** Opening Recorded data block **
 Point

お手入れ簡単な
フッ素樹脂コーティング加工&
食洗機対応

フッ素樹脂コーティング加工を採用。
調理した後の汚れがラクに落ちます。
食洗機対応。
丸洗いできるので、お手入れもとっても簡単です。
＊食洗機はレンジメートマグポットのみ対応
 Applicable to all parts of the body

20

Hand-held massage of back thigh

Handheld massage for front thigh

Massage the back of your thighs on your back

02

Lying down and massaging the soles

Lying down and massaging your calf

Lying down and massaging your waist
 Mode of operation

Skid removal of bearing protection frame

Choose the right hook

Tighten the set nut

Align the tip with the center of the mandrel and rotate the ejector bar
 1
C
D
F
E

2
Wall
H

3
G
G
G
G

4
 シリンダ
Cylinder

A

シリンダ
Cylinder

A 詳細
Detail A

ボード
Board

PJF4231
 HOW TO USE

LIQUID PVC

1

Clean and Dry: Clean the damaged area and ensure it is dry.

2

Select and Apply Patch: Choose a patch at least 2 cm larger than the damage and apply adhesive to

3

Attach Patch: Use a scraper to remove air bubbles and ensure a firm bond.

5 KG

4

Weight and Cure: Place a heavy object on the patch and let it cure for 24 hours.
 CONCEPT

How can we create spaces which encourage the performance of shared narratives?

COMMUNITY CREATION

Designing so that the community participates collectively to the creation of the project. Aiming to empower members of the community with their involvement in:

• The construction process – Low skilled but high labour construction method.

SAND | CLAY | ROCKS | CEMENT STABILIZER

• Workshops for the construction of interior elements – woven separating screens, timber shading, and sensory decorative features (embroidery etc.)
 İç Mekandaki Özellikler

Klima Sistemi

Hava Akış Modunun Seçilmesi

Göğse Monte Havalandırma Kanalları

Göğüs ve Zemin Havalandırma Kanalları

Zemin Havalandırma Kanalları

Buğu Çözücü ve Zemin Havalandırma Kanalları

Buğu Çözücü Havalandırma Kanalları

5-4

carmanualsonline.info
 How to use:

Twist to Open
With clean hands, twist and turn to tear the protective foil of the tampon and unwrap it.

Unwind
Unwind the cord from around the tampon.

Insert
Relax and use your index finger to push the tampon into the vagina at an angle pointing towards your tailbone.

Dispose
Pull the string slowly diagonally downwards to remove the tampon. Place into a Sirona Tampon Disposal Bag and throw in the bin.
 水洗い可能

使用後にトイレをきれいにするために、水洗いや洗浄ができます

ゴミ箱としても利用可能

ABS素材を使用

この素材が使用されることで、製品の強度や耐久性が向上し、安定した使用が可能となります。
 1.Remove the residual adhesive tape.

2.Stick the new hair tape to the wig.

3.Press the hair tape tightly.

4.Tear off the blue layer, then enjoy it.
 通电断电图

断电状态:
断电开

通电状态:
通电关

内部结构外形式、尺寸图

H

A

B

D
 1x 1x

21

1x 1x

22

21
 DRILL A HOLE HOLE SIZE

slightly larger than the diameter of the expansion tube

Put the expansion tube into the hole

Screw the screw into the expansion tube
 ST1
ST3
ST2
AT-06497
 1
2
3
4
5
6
** Closing Recorded data block **
Copy every line of the entries in which "construction" can be found.

• The construction process – Low skilled but high labour construction method.
• Workshops for the construction of interior elements – woven separating screens, timber shading, and sensory decorative features (embroidery etc.)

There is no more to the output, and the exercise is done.